Die Regierung muss sich nur hüten, etwas Konkretes in Angriff zu nehmen, wie derzeit z.B. die Reform der Sozialversicherung. Denn dann tritt sofort ihre Inkompetenz – voran die ihrer FP-Minister- zutage und wird, wie im Fall der AUVA, sogar für ein breiteres Publikum sichtbar.

Österreichs System schneidet im internationalen Vergleich sehr gut ab

Dass man von einer Institution mit einem Budget von 1,3 Milliarden nicht 500 Millionen Euro Einsparung fordern kann, leuchtet sogar mit Wirtschaft mäßig Vertrauten ein. Dafür zuerst eine Frist bis Jahresende zu setzen, um im April zu erklären, dass man die AUVA auf jeden Fall auflösen muss, weil sie das geforderte Ziel auf keinen Fall erreichen wird, dürfte sogar Hilfsschülern als absurd aufstoßen.
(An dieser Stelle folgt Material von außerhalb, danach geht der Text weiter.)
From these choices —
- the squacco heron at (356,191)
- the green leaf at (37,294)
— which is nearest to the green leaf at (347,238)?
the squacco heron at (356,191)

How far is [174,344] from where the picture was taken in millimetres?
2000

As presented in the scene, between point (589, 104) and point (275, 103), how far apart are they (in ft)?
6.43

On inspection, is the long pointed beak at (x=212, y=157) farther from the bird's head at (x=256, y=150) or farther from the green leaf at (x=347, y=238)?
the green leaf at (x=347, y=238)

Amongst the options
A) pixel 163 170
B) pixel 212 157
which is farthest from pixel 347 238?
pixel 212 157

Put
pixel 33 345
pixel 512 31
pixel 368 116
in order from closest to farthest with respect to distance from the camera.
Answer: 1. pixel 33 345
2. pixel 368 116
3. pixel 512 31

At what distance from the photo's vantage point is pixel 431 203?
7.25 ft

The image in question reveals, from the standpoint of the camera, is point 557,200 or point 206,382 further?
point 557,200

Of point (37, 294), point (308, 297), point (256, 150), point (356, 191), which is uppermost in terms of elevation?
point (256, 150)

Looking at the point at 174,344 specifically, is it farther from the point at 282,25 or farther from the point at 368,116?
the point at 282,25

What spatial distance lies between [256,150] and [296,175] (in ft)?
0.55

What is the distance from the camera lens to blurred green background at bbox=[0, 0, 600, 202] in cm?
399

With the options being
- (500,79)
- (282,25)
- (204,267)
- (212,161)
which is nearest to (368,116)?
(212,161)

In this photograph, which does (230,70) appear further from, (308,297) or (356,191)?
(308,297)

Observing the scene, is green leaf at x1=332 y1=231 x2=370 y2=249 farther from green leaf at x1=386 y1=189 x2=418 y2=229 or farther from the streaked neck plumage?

Wenn auch nicht Sebastian Kurz.

Dabei gibt es bei der Sozialversicherung tatsächlich ein beachtliches Sparpotential. Nicht bei der Pensionsversicherung – dort gibt es kein Effizienzproblem und sind die Verwaltungskosten marginal. Man kann nichts einsparen, sondern nur Pensionen kürzen oder erhöhen, indem mehr oder weniger eingezahlt wird (daher bin ich gespannt wie die Regierung die Erhöhung der Mindestpensionen finanziert). Anders bei der Krankenversicherung. Dort ist es möglich, “im System” zu sparen: Die Krankenhäuser können effizienter geführt, die niedergelassene Ärzteschaft kann besser genutzt werden; es kann bessere Früherkennung, Vor- oder Nachsorge geben usw.
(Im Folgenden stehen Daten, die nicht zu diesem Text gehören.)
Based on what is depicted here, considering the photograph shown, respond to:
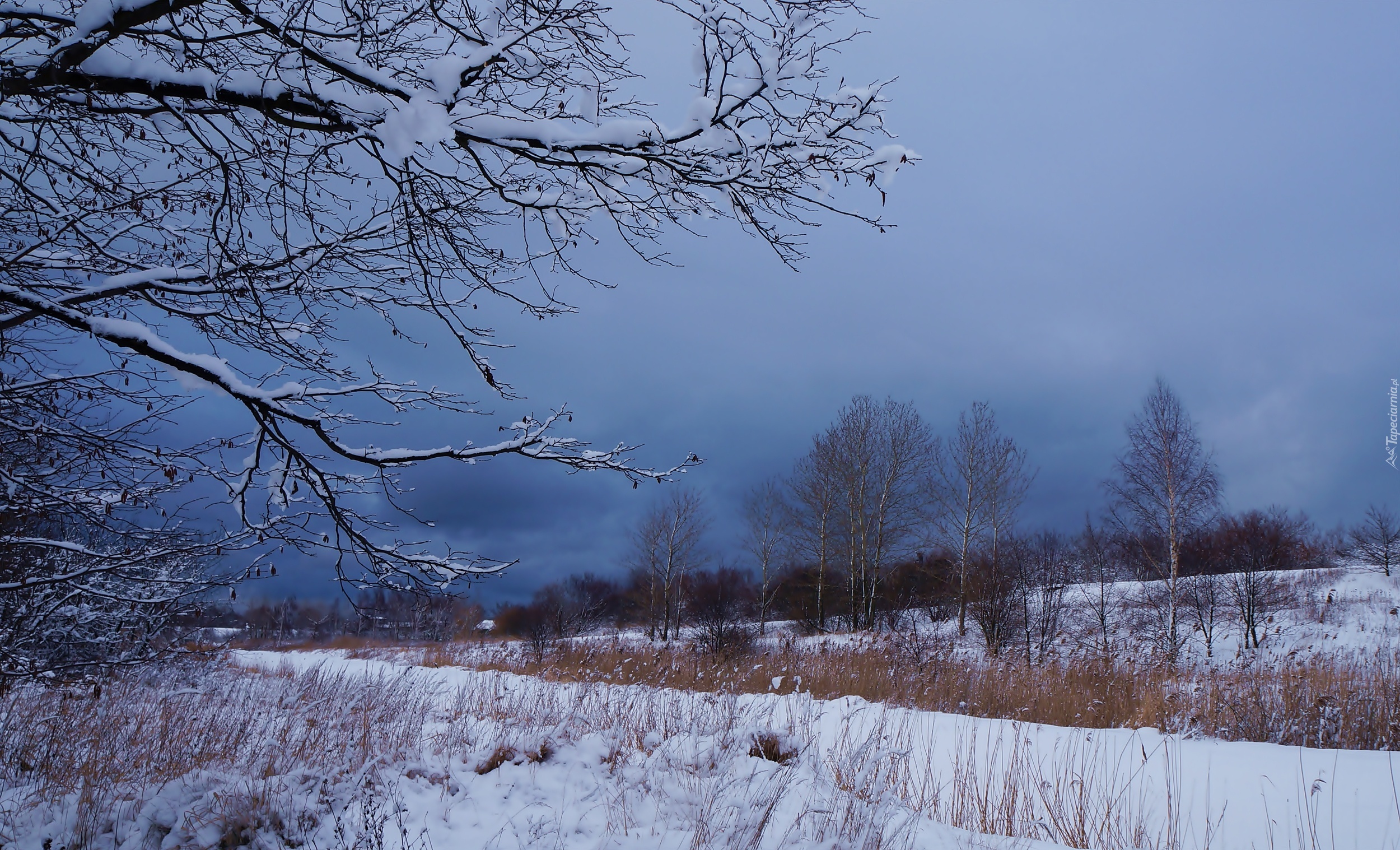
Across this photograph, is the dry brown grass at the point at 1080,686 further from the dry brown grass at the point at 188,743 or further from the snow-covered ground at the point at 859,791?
the dry brown grass at the point at 188,743

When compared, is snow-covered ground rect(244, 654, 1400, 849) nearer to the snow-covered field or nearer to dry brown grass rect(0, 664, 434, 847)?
the snow-covered field

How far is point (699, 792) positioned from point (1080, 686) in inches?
256

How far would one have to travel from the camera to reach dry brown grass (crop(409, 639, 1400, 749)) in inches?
224

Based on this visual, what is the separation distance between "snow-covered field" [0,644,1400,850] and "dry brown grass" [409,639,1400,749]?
1.04 metres

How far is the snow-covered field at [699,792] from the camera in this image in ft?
9.85

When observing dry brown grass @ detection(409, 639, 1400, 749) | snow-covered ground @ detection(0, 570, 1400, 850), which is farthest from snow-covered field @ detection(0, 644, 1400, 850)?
dry brown grass @ detection(409, 639, 1400, 749)

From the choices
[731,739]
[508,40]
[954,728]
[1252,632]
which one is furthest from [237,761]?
[1252,632]

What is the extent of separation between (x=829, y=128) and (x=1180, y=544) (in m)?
17.8

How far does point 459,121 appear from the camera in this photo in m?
2.21

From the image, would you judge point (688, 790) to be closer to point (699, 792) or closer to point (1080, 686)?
point (699, 792)

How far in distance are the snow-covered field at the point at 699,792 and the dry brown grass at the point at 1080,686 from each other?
1040 millimetres

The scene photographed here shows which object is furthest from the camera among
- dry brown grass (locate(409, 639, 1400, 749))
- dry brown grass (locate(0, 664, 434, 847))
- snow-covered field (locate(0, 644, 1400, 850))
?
dry brown grass (locate(409, 639, 1400, 749))

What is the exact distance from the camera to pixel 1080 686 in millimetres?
7824

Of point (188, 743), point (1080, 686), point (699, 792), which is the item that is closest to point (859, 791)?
point (699, 792)
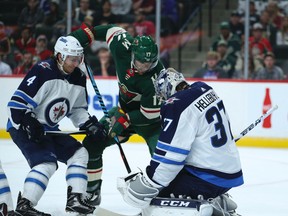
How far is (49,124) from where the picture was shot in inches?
184

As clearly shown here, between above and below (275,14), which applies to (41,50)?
below

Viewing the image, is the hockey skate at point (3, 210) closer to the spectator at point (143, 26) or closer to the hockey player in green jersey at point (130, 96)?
the hockey player in green jersey at point (130, 96)

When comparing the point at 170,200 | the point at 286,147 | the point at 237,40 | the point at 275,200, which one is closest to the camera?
the point at 170,200

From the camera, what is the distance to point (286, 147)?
7738 mm

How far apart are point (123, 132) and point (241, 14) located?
156 inches

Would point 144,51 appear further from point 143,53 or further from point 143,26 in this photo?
point 143,26

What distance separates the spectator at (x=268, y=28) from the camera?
8.70 metres

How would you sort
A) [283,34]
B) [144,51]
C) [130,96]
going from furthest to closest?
[283,34]
[130,96]
[144,51]

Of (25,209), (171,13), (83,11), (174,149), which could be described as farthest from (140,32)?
(174,149)

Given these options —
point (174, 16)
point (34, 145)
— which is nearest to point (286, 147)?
point (174, 16)

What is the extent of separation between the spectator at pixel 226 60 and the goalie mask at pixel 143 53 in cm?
356

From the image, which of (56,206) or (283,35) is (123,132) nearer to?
(56,206)

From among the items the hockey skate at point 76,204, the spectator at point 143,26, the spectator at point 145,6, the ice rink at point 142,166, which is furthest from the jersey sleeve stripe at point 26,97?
the spectator at point 145,6

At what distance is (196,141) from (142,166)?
2.78 m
Österreichs System schneidet im internationalen Vergleich zwar sehr gut ab – aber organisatorische Verbesserungen und Einsparungen sind immer möglich.

Wo mit Abstand am meisten zu sparen ist, ist seit Jahrzehnten bekannt und wurde durch die jüngste Untersuchung der London School of Economics (LSE) bestätigt: Wir haben zu viele teure Spitalsbetten. Das wichtigste Hindernis bei ihrem Abbau ist, wie meist, der Föderalismus bzw. der Ehrgeiz selbst in kleinen Gemeinden, ein eigenes Spital zu haben.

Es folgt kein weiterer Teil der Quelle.